- [DOCUMENT EXCERPT]:
Being despised by Mordecai, he seeketh to destroy all the Jews, Esther 3:2-6.
He casteth lots, Esther 2:7;
and accusing the Jews to the king, obtaineth a decree to put them to death, Esther 2:8-11.
Letters issued out to destroy all the Jews, Esther 3:12-15.
The Agagite, i. e. an Amalekite of the royal seed of that nation, whose kings were commonly and successively called Agag, as hath been observed before. It is true, he is called a Macedonian in the apocryphal additions to this book; and so he might be by his birth or habitation in that place, though by his original he was of another people.
Set his seat above all the princes that were with him; gave him the first place and seat, which was next to the king. Compare 2 Kings 25:28.

- [TASK BRIEF]: Using the Esther commentary, answer yes or no to each statement and quote the words that decide it: (a) It calls the Agagite an Amalekite of that nation's royal seed. (b) It says the apocryphal additions call him a Persian. (c) It says he was given the seat next to the king. The items that follow are drawn from a separate source.

- [MATERIAL SHOWN]:
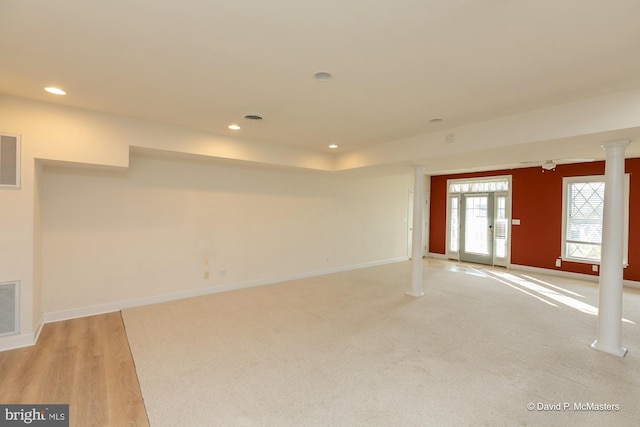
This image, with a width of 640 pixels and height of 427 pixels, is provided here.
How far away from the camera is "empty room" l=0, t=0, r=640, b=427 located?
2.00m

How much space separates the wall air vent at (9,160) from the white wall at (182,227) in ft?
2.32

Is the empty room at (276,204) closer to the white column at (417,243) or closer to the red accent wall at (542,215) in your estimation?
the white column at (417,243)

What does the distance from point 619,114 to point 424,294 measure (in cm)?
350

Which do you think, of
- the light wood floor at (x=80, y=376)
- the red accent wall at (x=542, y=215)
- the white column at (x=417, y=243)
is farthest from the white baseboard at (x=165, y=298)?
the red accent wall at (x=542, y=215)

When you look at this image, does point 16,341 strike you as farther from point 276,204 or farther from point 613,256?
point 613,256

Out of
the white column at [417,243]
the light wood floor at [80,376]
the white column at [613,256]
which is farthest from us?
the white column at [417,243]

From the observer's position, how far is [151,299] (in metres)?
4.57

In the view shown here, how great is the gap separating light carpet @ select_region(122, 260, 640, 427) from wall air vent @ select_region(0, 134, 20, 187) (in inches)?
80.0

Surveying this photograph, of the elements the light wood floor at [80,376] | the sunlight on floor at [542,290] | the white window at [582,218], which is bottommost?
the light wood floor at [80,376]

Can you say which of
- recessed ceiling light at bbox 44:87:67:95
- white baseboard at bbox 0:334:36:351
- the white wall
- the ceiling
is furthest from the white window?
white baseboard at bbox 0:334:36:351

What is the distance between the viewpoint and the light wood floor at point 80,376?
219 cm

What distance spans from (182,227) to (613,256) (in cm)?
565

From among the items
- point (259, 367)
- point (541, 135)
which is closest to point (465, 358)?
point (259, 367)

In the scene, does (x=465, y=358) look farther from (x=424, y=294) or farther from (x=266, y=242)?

---

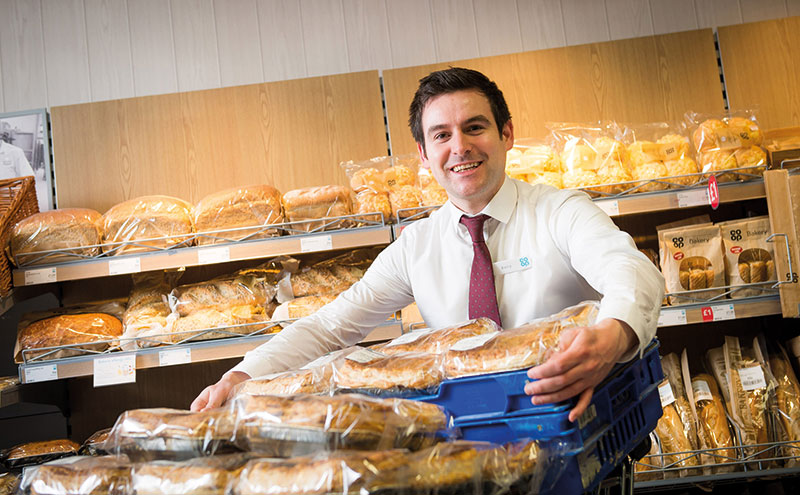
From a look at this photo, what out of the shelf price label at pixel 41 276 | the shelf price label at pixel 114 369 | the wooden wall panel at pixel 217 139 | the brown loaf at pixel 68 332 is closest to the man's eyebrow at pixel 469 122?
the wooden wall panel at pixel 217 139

...

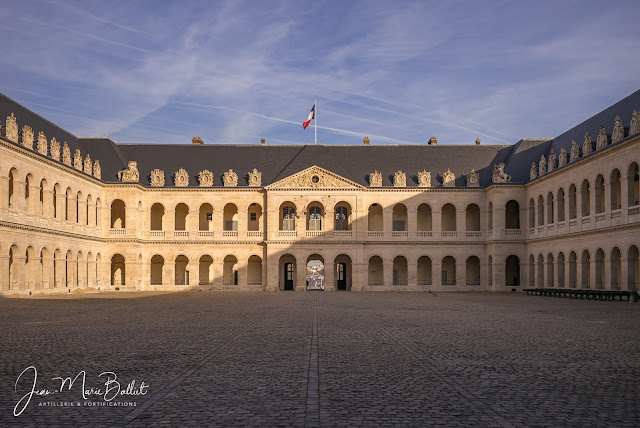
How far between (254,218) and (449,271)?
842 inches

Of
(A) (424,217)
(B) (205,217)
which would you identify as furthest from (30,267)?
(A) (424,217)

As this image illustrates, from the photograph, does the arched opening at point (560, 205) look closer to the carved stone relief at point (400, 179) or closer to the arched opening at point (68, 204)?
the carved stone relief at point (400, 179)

- [REPLY TO THE EXERCISE]:
(a) Yes: "The Agagite, i. e. an Amalekite of the royal seed of that nation"
(b) No: "he is called a Macedonian in the apocryphal additions to this book"
(c) Yes: "gave him the first place and seat, which was next to the king"